Boris Grebenshchikov – Voroshba

Boris Grebenshchikov, frontman and founder of the famous rock band Aquarium, has taken an unequivocal stand on the first day of the Russian invasion of Ukraine.

“What is happening is sheer madness. The people who started this war are crazy. You are a disgrace to Russia.”

As part of the Russes Against War charity tour in aid of the children of Ukrainian refugees, the Aquarium founder performed at the concert of rapper Oxymiron on March 24, a month after the start of the war.

Two new war songs were released on Grebenshchikov’s YouTube channel: “Obidaba” in March and “Vorozhba” (“Witchcraft”), a tragic song in which spells like “There Is No Tomorrow” “made coffins grow in your heart”.

Diana Arbenina – night sniper

Diana Arbenina is the Belarusian-born frontwoman of the group Night Snipers, a very popular rock band of the 1990s.

At her solo concerts after the war began, she declared that she would not emigrate, citing Anna Akhmatova’s poem Requiem: “I was with my people then, where my people were in their misfortune.”

At a concert in Chelyabinsk on April 17, Arbenina sang a new song to a sparse piano accompaniment: “Who will answer for the tears of children, for the madness of adults? The young die like snowbirds. Field of the dead, don’t look back.”

Noize MC ID card

A major European tour called Voices of Peace was organized by Ivan Alexeyev, better known as Noize MC, and Liza Girdymova, known as Monetochka (“little coin” in Russian). Fundacja Siepomaga, which collects humanitarian aid for Ukrainian refugees, received the proceeds from their concerts.

In Warsaw, during one of the benefit concerts, Noize MC shared a new song titled “Ausweiss,” which he described as a “hopeless statement of guilt and powerlessness.”

The ID card is the identification document given to the citizens of the territories occupied by Nazis during World War II.

In his new song, Noize MC repeats the refrain, “Don’t whitewash yourself, you’re guilty too //your ID is a multiple-entry visa to forever hell.”

25/17 – Be happy

The new album by Omsk rap-rockers Neizbyvnost’ is full of references to Kurosawa and Letov.

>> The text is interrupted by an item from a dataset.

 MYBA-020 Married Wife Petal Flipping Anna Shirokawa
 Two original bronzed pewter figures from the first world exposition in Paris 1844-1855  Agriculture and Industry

“For now, be happy, for later – just coffins, coffins, coffins.” The rap group rhymes their own name – two, five, one, seven – with “peace to all” to express how much the band’s worldview has been affected by the war.

Dictophone – Russian

Another song dedicated to the feeling many Russians are experiencing now was written by low-key indie rock band Dictofon.

The catchy chorus keeps repeating “yes, I’m also Russian; yes, I’m also saddened.” The original lyrics were shared by the band’s writer and frontman, Anton Makarov, on the day Russia invaded Ukraine.